_What you need to do:_
In the excerpt about the Chelsea Hotel, what does Helen Johnson own?

_Excerpted text:_
────

Proof of this are the photos of rocker Jon Bon Jovi, German singer
Shizo, philosopher Jean Baudrillard, painter Richard Bernstein, singer/actress Courtney Love, rocker Deedee Ramone, painter Blair Wair or the fashion editor Gene Krell. And to this mix, the house staff; is added, from the telephone operator to the receptionist.
The images live through the complicity with the sitter. The humor, irreverence, the comfort and tranquility come from personal objects and small individual universes of the different personalities that inhabit the hotel.
Vera Ferreira


From Amazon.com
On the cusp of significance.,
August 27, 2000
Reviewer: laurencefrommer from New York City

Photographer, journalist, artist, and Portuguese expatriate Rita Barros, is one of those lucky people who arrives on the scene when a world is in transition and captures dynamic change for posterity. This book is really about each souls struggle for significance. Here we see a paradox: The Chelsea Hotel, when it was a rag tag hangout in a dusty backwater, at least had it's scruffy but brilliant artists. Now that the surrounding neighborhood has become a high rent,trendy district, the Hotel is mostly the home of brilliantly(i.e.expensivly) dressed, hangers on.

In this Book, you will witness worn but wistful folks such as composer Virgil Thomson(in his last years) and a few surviving beat writers waving ,(or is it wavering?) as new talent arrives followed by new money. Noble souls such as Helen Johnson (owner of one of the finest African American Theater collections) are finally given their overdue due, while truly lesser folks do overdo it, flailing to be noticed for talent that they probably don't really have.

────

[Stored data]
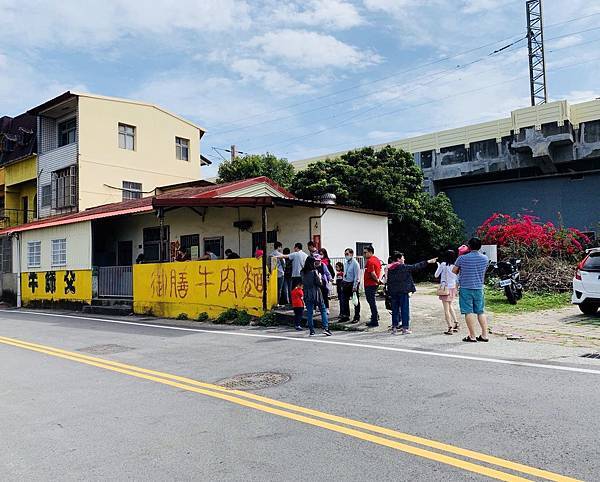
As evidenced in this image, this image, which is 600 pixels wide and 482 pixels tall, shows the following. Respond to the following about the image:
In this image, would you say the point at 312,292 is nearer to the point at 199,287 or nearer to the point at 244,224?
the point at 199,287

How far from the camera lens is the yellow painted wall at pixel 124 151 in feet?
95.0

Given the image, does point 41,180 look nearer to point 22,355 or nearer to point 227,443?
point 22,355

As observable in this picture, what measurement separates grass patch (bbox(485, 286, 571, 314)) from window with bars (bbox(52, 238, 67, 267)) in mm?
16156

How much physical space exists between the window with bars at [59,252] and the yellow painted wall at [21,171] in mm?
11613

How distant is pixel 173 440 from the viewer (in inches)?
192

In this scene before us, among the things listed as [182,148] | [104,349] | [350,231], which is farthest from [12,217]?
[104,349]

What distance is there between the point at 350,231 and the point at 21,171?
953 inches

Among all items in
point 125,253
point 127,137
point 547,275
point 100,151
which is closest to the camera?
point 547,275

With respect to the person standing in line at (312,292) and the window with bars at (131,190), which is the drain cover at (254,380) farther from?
the window with bars at (131,190)

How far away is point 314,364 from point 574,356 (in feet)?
12.3

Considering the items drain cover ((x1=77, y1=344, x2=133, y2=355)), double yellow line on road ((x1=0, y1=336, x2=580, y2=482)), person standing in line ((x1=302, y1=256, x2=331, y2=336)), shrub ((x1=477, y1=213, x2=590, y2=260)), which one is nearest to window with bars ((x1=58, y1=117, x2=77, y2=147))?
drain cover ((x1=77, y1=344, x2=133, y2=355))

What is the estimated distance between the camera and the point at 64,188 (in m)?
29.6

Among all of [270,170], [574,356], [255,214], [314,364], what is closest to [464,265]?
[574,356]

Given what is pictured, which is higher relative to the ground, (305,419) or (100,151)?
(100,151)
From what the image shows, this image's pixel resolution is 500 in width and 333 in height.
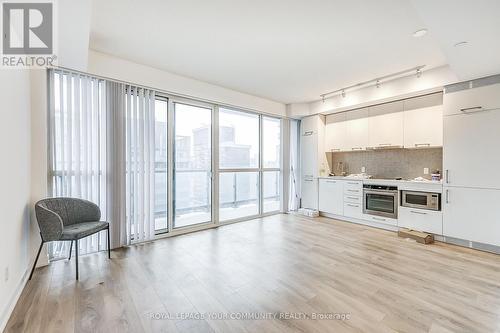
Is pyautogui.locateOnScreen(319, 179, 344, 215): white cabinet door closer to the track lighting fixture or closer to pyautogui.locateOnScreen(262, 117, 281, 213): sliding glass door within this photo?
pyautogui.locateOnScreen(262, 117, 281, 213): sliding glass door

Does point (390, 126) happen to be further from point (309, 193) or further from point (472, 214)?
point (309, 193)

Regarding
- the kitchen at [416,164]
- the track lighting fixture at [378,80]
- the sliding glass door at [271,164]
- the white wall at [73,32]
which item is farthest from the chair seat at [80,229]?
the track lighting fixture at [378,80]

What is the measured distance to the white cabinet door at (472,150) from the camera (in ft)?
10.9

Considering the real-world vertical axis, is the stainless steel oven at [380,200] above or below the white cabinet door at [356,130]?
below

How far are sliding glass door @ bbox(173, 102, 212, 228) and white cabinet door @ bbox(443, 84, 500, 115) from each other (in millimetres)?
4110

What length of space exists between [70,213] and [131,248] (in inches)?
38.3

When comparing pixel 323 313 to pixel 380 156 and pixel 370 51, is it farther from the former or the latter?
pixel 380 156

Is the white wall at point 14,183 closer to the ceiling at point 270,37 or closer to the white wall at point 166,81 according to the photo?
the white wall at point 166,81

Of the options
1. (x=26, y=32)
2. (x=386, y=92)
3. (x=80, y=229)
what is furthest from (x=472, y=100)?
(x=26, y=32)

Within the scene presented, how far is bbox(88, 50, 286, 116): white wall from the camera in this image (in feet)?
10.7

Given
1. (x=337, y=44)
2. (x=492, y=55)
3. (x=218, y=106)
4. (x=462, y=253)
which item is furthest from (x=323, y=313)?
(x=218, y=106)

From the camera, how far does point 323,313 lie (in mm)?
1986

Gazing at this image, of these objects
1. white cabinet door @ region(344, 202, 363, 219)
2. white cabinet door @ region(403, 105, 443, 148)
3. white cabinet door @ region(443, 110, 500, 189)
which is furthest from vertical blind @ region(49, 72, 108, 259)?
white cabinet door @ region(443, 110, 500, 189)

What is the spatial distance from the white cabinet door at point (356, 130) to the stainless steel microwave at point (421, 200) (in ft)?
4.27
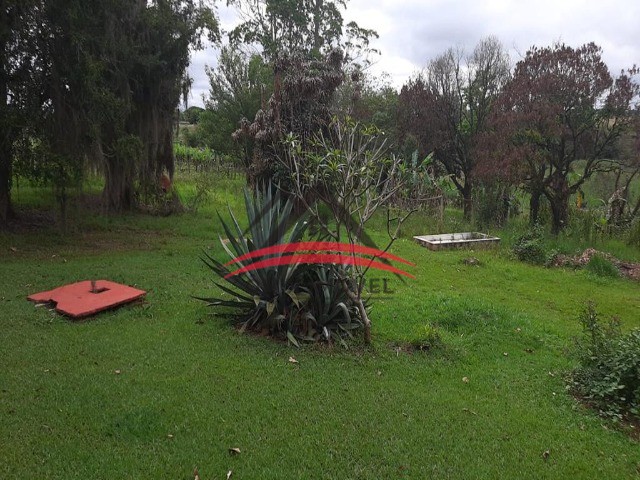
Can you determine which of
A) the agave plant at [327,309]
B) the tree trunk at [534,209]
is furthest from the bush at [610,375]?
the tree trunk at [534,209]

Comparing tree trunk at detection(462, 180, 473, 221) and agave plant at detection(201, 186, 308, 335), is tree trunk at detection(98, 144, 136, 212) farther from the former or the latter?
tree trunk at detection(462, 180, 473, 221)

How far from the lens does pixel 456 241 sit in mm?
10188

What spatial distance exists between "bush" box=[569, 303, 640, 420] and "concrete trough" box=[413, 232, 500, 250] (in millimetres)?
6185

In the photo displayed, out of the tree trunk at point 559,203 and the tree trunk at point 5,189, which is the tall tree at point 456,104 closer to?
the tree trunk at point 559,203

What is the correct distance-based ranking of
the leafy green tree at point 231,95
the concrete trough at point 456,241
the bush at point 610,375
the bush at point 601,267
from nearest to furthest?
the bush at point 610,375 → the bush at point 601,267 → the concrete trough at point 456,241 → the leafy green tree at point 231,95

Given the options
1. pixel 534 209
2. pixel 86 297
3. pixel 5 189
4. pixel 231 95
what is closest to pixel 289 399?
pixel 86 297

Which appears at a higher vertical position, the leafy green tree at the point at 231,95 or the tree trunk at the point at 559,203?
the leafy green tree at the point at 231,95

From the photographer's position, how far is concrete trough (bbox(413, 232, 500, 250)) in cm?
1007

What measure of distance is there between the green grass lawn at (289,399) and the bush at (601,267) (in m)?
2.40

────

_Solution to the exercise:_
One of the finest African American Theater collections.